People in the city—and I talk about the city because it’s a place where I spend a lot of time because my family is there, but it’s also a place where strangers bump up against each other on a day-to-day basis, maybe more than they do out here in Bucks County. They walk more than they drive. Those people in the city found they had something in common with other people who might otherwise seem rather different from themselves. You could spot a fellow in that community by the red they were wearing.

And this sense of recognition seemed to open people up a little. They were wearing their red as a sign of togetherness, and there was a sense of joy in that togetherness—the kind of joy that was enough to make you want to go out and climb a greased pole, if you know what I mean.

So you might see this kind of thing—this joy that came to us in the long, soft, fading days of fall—you might see that joy as something that has to be the exception to how things usually are. You might think of it as the kind of rare opportunity that comes along maybe once in a decade, if you’re lucky.

And yet what I think we forget is that living with an intense sense of togetherness, in community based on a common vision, shared in a spirit of joy and hope—that is exactly what it should mean to be baptized.
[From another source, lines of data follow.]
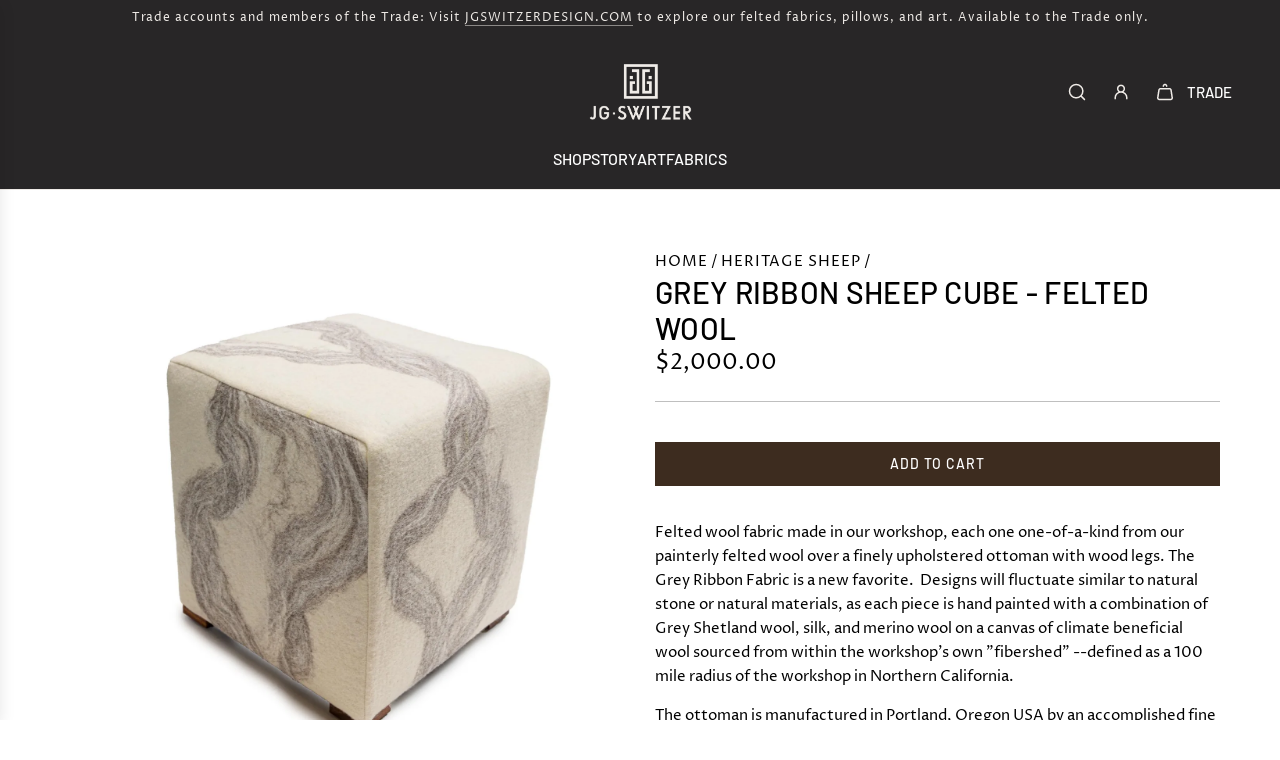

--- FILE ---
content_type: text/css
request_url: https://jgswitzer.com/cdn/shop/t/50/assets/custom.css?v=150063050721857969771728579964
body_size: -284
content:
.site-header__logo-overlay-image{display:none!important}product-information{top:0!important}.template-blog2,.template-article2,.template-page,.template-blog2 #breadcrumbs,.template-article2 #breadcrumbs,.template-page #breadcrumbs{background:#efebe7!important}@media (min-width:981px){.header-section .site-header{transition:.5s all}.header-section:hover .site-header__logo-image{display:none!important}.header-section:hover .site-header__logo-overlay-image{display:block!important}.header-section .site-header{background:var(--bg1)!important}.header-section:hover .site-header,.mega-menu-wrapper .mega-menu.site-nav--has-dropdown.nav-hover .site-nav__dropdown{background:var(--bg2)!important}.mega-menu-promo-text--wrapper .mega-menu-promo-text .h5.mega-menu-promo-subtitle,.mega-menu-promo-text--wrapper .mega-menu-promo-text .h4.mega-menu-promo-title,.mega-menu-wrapper .mega-menu.site-nav--has-dropdown.nav-hover .site-nav__dropdown,.mega-menu-wrapper .mega-menu.site-nav--has-dropdown.nav-hover .site-nav__dropdown a,.site-nav__dropdown a .trade{color:var(--text2)!important}.header-section .trade,.header-section .site-header__logo-link,.header-section .site-header__logo-link:visited,.header-section .top-links.site-header__nav a,.header-section .top-links.site-header__nav a:visited{color:var(--text1)!important}.header-section:hover .trade,.header-section:hover .site-header__logo-link,.header-section:hover .site-header__logo-link:visited,.header-section:hover .top-links.site-header__nav a,.header-section:hover .top-links.site-header__nav a:visited{color:var(--text2)!important}.header-section:hover .top-links--icon-links svg path{stroke:var(--text2)!important}}
/*# sourceMappingURL=/cdn/shop/t/50/assets/custom.css.map?v=150063050721857969771728579964 */


--- FILE ---
content_type: text/css
request_url: https://jgswitzer.com/cdn/shop/t/50/assets/component-popup.min.css?v=164642192508175896891726766788
body_size: 286
content:
#slide-up .popup--body a,.popup .popup--body a {
    display:inline-block
}
#slide-up .popup--body-outer.popup--with-image .input-group-field{
    color:var(--popup-text) !important;
}

#slide-up .social-media-footer ul li a,.popup .social-media-footer ul li a {
    display:inline-flex;
    color:var(--popup-text);
    transition:all .15s ease-in-out 0s
}
#slide-up .social-media-footer ul li h3,.popup .social-media-footer ul li h3 {
    margin-top:0
}
#slide-up .social-media-footer ul li #newsletter-wrapper,.popup .social-media-footer ul li #newsletter-wrapper {
    padding:0
}
#slide-up .popup--with-image .popup--body h3 {
  font-size:30px;
  font-weight:bold;
}
.popup--description p {
      font-family: "DIN Next", sans-serif !important;
  font-size:19px;
  padding:0px 3em;
}
#slide-up #BottomPopupSubscribe {
    width: 50% !important;
}
#slide-up .popup--close-btn svg path {
  stroke: var(--popup-btn) !important;
}
@media screen and (max-width:767px) {
    #slide-up .popup_image.newsletter-top {
        display:none
    }
  #slide-up #BottomPopupSubscribe {
    width: 100% !important;
}
}
.popup {
    background-color:var(--popup-bg);
    color:var(--popup-text);
    padding-right:0;
    display:flex;
    flex-wrap:nowrap;
    min-height:50vh
}
.popup .popup--body-outer {
    display:flex;
    justify-content:center;
    align-items:center;
    padding:30px;
    text-align:center
}
.popup .note.form-success {
    margin-bottom:82px;
    padding:0;
    color:#3d7f4e!important;
    background:0 0;
    border:0;
    font-size:20px
}
.fancybox-desktop {
    min-width:60vw
}
.fancybox-desktop.fullscreen-popup-fancybox.fancybox-opened {
    position:fixed!important;
    top:50%!important;
    left:50%!important;
    transform:translate(-50%,-50%)!important
}
@media screen and (min-width:768px) and (max-width:1023px) {
    .fancybox-desktop {
        min-width:90vw
    }
}
@media screen and (min-width:768px) and (max-width:1023px) {
    .fancybox-mobile {
        min-width:90vw
    }
}
.fullscreen-popup-fancybox .fancybox-skin {
    background:var(--popup-bg);
    padding:0!important;
    border-radius:0
}
.fullscreen-popup-fancybox .fancybox-inner {
    overflow:hidden!important;
    width:auto!important;
    height:auto!important
}
.popup--body .input-group-field {
    background:var(--popup-bg);
    color:var(--popup-text) !important;
    border:0;
    border-bottom:1px solid var(--popup-text);
    padding-left:0;
    max-width:450px
}
.popup--body .input-group-field:focus,.popup--body .input-group-field:focus-within {
    border-bottom:1px solid var(--popup-text)
}
.popup--body input::placeholder {
    color:var(--popup-text) !important;
    text-align:center!important
}
.popup--body form.contact-form .btn {
    margin:30px 0;
  margin-bottom:0px;
  background:var(--popup-btn);
  color:#fff;
  font-family: "DIN Next", sans-serif !important;
}
.popup--body h2 {
    position:relative;
    display:inline-block
}
.popup--body .popup--description {
    margin-bottom:40px
}
.popup--body .input-group {
    width:100%
}
.popup--body .input-group .form-control {
    width:100%
}
.popup--body #sm-icons svg {
    display:block;
    transition:opacity .2s ease-in-out
}
.popup--body-outer.popup--with-image {
    width:50%
}
@media screen and (min-width:768px) {
    .popup--no-image .popup--body,.popup--no-image input#BottomPopupEmail,.popup--no-image input#FullscreenPopupEmail {
        margin:0 auto
    }
    .popup--no-image .form-control span {
        text-align:center;
        display:block
    }
    #fullscreen .popup--with-image input#BottomPopupEmail::placeholder,#fullscreen .popup--with-image input#FullscreenPopupEmail::placeholder {
        text-align:left
    }
}
.popup--body-outer.popup--no-image {
    width:100%
}
#slide-up {
    background:var(--popup-bg);
    color:var(--popup-text);
    bottom:20px;
    right:20px;
    position:fixed;
    width:500px;
    z-index:2000;
    transform:translateY(110%);
    max-height:88vh;
    overflow:hidden;
    display:flex;
    flex-direction:column
}
@media screen and (prefers-reduced-motion:no-preference) {
    #slide-up {
        transition:.4s ease-in-out
    }
}
.visible #slide-up {
    transform:translateY(0)
}
#slide-up .popup_image {
    width:100px;
    height:100px;
  margin: 20px auto 0px;
}
#slide-up .popup--body-outer.popup--with-image {
    width:100%
}
#slide-up .popup--body-outer.popup--with-image .input-group-field {
    margin:0 auto
}
#slide-up #BottomPopupSubscribe,#slide-up #FullscreenPopupSubscribe,#slide-up .input-group {
    width:100%
}
#slide-up .popup--close-btn {
    cursor:pointer;
    float:right;
    position:absolute;
    top:15px;
    right:15px
}
#slide-up .popup--body {
    padding:60px 30px 30px;
    text-align:center
}
@media screen and (min-width:768px) {
    #slide-up .popup--with-image .popup--body {
        padding:30px
    }
}
@media screen and (max-width:767px) {
    #slide-up {
        width:100%;
        position:fixed;
        bottom:0;
        right:0
    }
}

}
Baptism for us believers—it’s not just an event that happens to us individually on a particular day. It’s a new identity that’s ours every day of our lives.

It is a commission to active ministry, and a source of grace to sustain us in that work. It’s a reminder that we are a people who are not like everyone else. That we measure ourselves by a different standard.

We follow Jesus Christ.

The principles we live by are outlined in the promises that we make at baptism, which we will repeat here today, in place of the Nicene Creed. And I encourage you to really think deeply about how those promises still play out in your own life as we go through them.

I don’t know what’ll happen to the Eagles today. I don’t know if they’ll clinch a place in the playoffs. I don’t know what the postseason will be like for them if that happens.

But I do know that we are already winners. May we leave here filled with grace and joy and hope—and a sense of belonging to something that’s bigger than ourselves, that’s even bigger than this parish community. Something that matters.

Just don’t go climbing any greased poles.

Amen.

Preached at St. James the Greater Episcopal Church, Bristol, PA.


[i] Credit for the theme of baptismal identity: Adams Kevin J. Living Under Water : Baptism As a Way of Life. William B. Eerdmans Publishing Company 2022.